Dustwind Brings Classic Tactical Shooting to Consoles

Dustwind is a game that has been around for a while. Designed as a tactical action RPG, it’s been around as a multiplayer title on the PC since about 2018. Eventually the developers at Dustwind Studios added a single player campaign, which GiN’s Michael Blaker reviewed on the Steam PC platform back in late 2019. It earned a respectable 3.5 GiN Gems overall, just based on the single player part of the title.

Now the game has made the jump to consoles, namely the PlayStation, where tactical RPGs like Dustwind are fairly rare. There is a reason why so many people keep going back and playing the entire XCOM series over and over again, because nobody has really ever been able to take that crown. So now, Dustwind is taking its shot, and GiN’s Neal Sayatovich is picking up the controller and diving into the action.

Hello everyone. Neal here. I have been Jonesing for a good tactical shooting game. Especially after playing the running and gunning of Call of Duty: Vanguard. My boss heard me say that and said he had the perfect game for me and would go get it. Eventually, he found the supply closet I was hiding in and handed me a copy of Dustwind. I was a little unsure, but decided to actually do my job for a change and give this game a full review.

I worked through the tutorial and readers, this was the longest tutorial I have ever had to work through. The tutorial covered a lot of controls and about halfway through I felt like I needed a technical manual to remember the controls. I was mentally exhausted by the time I completed the tutorial and that was also a first in my gaming career.

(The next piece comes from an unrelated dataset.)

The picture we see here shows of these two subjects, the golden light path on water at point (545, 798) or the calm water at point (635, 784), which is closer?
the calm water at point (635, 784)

The story follows a woman who travels with her daughter through the wasteland. She is ambushed by raiders and her daughter is kidnapped. She wakes up with no memory and has to be told she has a daughter that is out in the wilderness. Before this, though, was the narration of the story that was…interesting. The start was in the past tense as if we were going to be told the story by a narrator in the future. Then in one nauseating lurch we went from past tense to present tense. One sentence said something to the effect of “She had been severely beaten” and the next one was something like “What’s this? She is waking up.” That confusing transition took me a moment to deal with.

But what about the gameplay, Neal? Is it fun? I hear you asking, so…

I have been dancing around this…but no, this game was mostly miserable to play. It had this nasty habit of changing my weapons for no reason when I went to use them. I picked up a blade and went to use it and instead the game just switched to my off hand so instead I just stood there punching or doing nothing at all. There is also a stealth “mechanic,” but by the time an enemy rendered so that I knew an enemy was there, they saw and charged me. There is so much stuff mapped to so many wheels and menus I feel like I’m being assaulted with a menu from The Cheesecake Factory.

You can pause the game to line up actions which is not a bad idea in and of itself. But when it’s just one enemy and you have a melee weapon it just becomes a tedious mess. Having to do the pause and lineup every time just keeps pulling the emergency brake like someone who tries to drift after they watched too many Fast and Furious movies. Honestly, the game made me want to play Diablo II more than anything else.

There are some nice quirks like the sounds are punchy and cathartic. The grenades had great sound mixing and the residual explosion usually dismembered an enemy which was nice. Guns had a nice pop and the voice acting was adequate. It was hard to find things to be positive about because again, this game did everything to make me not want to play it.

Based on what I read in Michael Blaker’s review, he did not have the same troubles when playing on the PC. That’s probably because he had a full keyboard to work with, and the mouse to shoot. Trying to play Dustwind with a controller is challenging at best. There are too many mechanics and too much mapping. And having to pause the game to stack actions just forces players out of what is otherwise a pretty cool-looking world.

All in all I can not recommend this game on the PlayStation 4 because there are other games like XCOM out there. Honestly, Dustwind seems like a good game, but this is a pretty bad port. The controls and gameplay are an expired soup of different mechanics and controls. It was a weird hybrid that felt like it tried to do a little bit of everything, but did none of it well.

I finally settled on awarding 2.5 out of 5 GiN Gems for Dustwind on the PS4. If you really want to experience this world, do yourself a favor and load it up on Steam. You will have a much better experience, and the three year old game should not tax your game PC too much.